**Reading text:**
□ □ □ □

A specialised metalworker whose sole occupation is the manufacture of nails. Smith uses the nailer as a quantitative illustration of the impossibility of extreme specialisation in a small market. A nailer producing a thousand nails per day (three hundred thousand per year) could not dispose of even a single day's output in the remote highlands of Scotland, making the trade unviable there despite the productivity gains of specialisation.

Source Chapter

Book 1, Chapter 3: "That the Division of Labour is Limited by the Extent of the Market"

Context

The nailer example follows the discussion of the country smith who must do all types of ironwork. It provides Smith's most precise numerical illustration of the mismatch between specialised output volume and local demand in a thin market.

Economic Domain

Production

Smith's Original Wording

"It is impossible there should be such a trade as even that of a nailer in the remote and inland parts of the highlands of Scotland. Such a workman at the rate of a thousand nails a-day, and three hundred working days in the year, will make three hundred thousand nails in the year. But in such a situation it would be impossible to dispose of one thousand, that is, of one day's work in the year."

□ □ □ □

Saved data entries
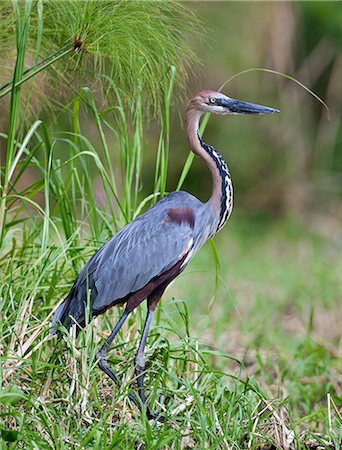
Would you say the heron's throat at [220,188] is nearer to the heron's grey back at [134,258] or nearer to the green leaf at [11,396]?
the heron's grey back at [134,258]

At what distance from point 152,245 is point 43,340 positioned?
487mm

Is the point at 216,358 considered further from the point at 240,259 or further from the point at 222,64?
the point at 222,64

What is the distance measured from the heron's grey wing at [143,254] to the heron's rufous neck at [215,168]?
0.11m

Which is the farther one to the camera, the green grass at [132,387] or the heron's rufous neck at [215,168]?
the heron's rufous neck at [215,168]

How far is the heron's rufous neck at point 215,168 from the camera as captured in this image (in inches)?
116

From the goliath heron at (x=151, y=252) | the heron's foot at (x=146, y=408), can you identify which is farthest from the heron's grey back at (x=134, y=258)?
the heron's foot at (x=146, y=408)

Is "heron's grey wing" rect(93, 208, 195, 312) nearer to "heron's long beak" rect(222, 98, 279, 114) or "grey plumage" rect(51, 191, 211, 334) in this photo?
"grey plumage" rect(51, 191, 211, 334)

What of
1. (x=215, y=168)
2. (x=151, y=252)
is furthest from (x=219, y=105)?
(x=151, y=252)

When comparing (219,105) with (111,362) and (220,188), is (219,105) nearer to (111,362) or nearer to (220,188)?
(220,188)

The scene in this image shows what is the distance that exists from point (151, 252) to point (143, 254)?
0.03 metres

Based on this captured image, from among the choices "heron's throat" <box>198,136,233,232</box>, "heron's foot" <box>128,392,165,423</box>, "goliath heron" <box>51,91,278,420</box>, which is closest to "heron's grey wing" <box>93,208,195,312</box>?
"goliath heron" <box>51,91,278,420</box>

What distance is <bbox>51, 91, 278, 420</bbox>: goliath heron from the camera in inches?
113

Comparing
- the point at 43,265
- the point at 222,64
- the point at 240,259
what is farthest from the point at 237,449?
the point at 222,64

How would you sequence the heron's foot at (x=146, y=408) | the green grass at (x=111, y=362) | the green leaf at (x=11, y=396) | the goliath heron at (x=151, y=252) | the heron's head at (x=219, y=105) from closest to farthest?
the green leaf at (x=11, y=396)
the green grass at (x=111, y=362)
the heron's foot at (x=146, y=408)
the goliath heron at (x=151, y=252)
the heron's head at (x=219, y=105)
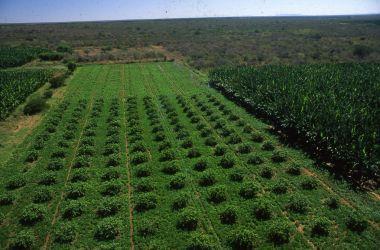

□ □ □ □

**Exercise aim:** Condense the paragraph of the nailer text that begins "A specialised metalworker" into a bulleted list of its main facts.

**Result:**
- A nailer is a metalworker who does nothing but make nails.
- Smith uses the nailer as a numerical example showing that extreme specialization is impossible in a small market.
- A nailer making a thousand nails a day would produce three hundred thousand a year.
- In the remote highlands of Scotland, even one day's output could not be sold.
- So the trade cannot survive there, despite the productivity gains of specialization.